NOTE: In Louisanna---if you INTENTIONALLY shoot someone and hit them in a place you did not intend---your claim of negligence is ok with the courts and insurers must pay. As I stated, it depends on your State and then on the Judge or Jury. " I intended to shoot you so you would bleed, not die....opps."
post #18 of 19
Thread Starter 
Quote:
Originally Posted by GregGaspar View Post
Woodstocksez---"neither is negligence" that is your opinion, and it may be mine...but in the law and "INSURANCE" because that is who ultimately pays, a claim of negligence is what is needed to bring the insurance policy into effect. Trust me when I tell you--both examples could be shown to present a claim of negligence---the question is whether a judge or jury would buy it.

For sake of this arguement,, I went out of my way to show GROSS examples of the extreems. Sorry you did not understand my intent.
Greg, it's not my opinion. It's the law. Neither of the factual scenarios you present constitute negligence, not even arguably. If you had other facts in mind as part of either scenario, perhaps the situation may be different. (And how is insurance relevant to the enforceability of this liability release?)

I think I got your intent. Those are just not good examples for considering how a negligence claim may be treated in view of the liability release.

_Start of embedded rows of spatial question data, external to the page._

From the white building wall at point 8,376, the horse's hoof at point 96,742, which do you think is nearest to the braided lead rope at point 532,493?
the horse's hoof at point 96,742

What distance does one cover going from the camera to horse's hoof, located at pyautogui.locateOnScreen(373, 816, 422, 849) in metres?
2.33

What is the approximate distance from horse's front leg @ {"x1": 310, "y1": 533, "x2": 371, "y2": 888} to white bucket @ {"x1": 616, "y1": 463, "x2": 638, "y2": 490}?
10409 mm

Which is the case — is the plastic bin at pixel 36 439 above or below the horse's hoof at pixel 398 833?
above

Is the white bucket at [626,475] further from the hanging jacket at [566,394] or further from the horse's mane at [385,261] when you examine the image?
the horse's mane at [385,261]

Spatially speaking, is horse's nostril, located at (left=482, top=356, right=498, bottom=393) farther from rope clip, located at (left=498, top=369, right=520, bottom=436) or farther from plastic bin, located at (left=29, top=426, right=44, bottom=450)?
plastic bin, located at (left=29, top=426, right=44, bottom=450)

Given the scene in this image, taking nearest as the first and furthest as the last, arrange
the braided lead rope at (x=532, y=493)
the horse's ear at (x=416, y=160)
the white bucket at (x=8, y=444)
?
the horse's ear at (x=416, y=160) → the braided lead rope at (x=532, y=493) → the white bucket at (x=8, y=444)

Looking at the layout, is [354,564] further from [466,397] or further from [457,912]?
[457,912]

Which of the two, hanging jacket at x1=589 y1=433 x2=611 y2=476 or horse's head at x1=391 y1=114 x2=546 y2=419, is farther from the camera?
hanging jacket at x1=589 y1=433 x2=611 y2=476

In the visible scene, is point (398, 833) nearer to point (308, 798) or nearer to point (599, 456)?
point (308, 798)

They are good examples to show winning and losing cases, notwithstanding the liability release, which I gather was your intent (though the latter will lose even without the liability release).

quote=GregGaspar;558853]NOTE: In Louisanna---if you INTENTIONALLY shoot someone and hit them in a place you did not intend---your claim of negligence is ok with the courts and insurers must pay. As I stated, it depends on your State and then on the Judge or Jury. " I intended to shoot you so you would bleed, not die....opps."[/quote]

That's a bit muddled: I don't have a negligence claim against someone for shooting them in a place I didn't intend, not in Louisiana or any other state. Maybe you're trying to say that the shooter is contending that the shooter has been negligent so that the shooter's insurance policy (which presumably only covers negligent acts, not intentional ones) will pay any judgment against the shooter. In any event, again, how does whether an insurance policy covers a judgment bear on the enforceability of a liability release?
post #19 of 19

Question

If this really worked, why would ski resorts be spending money on liability insurance?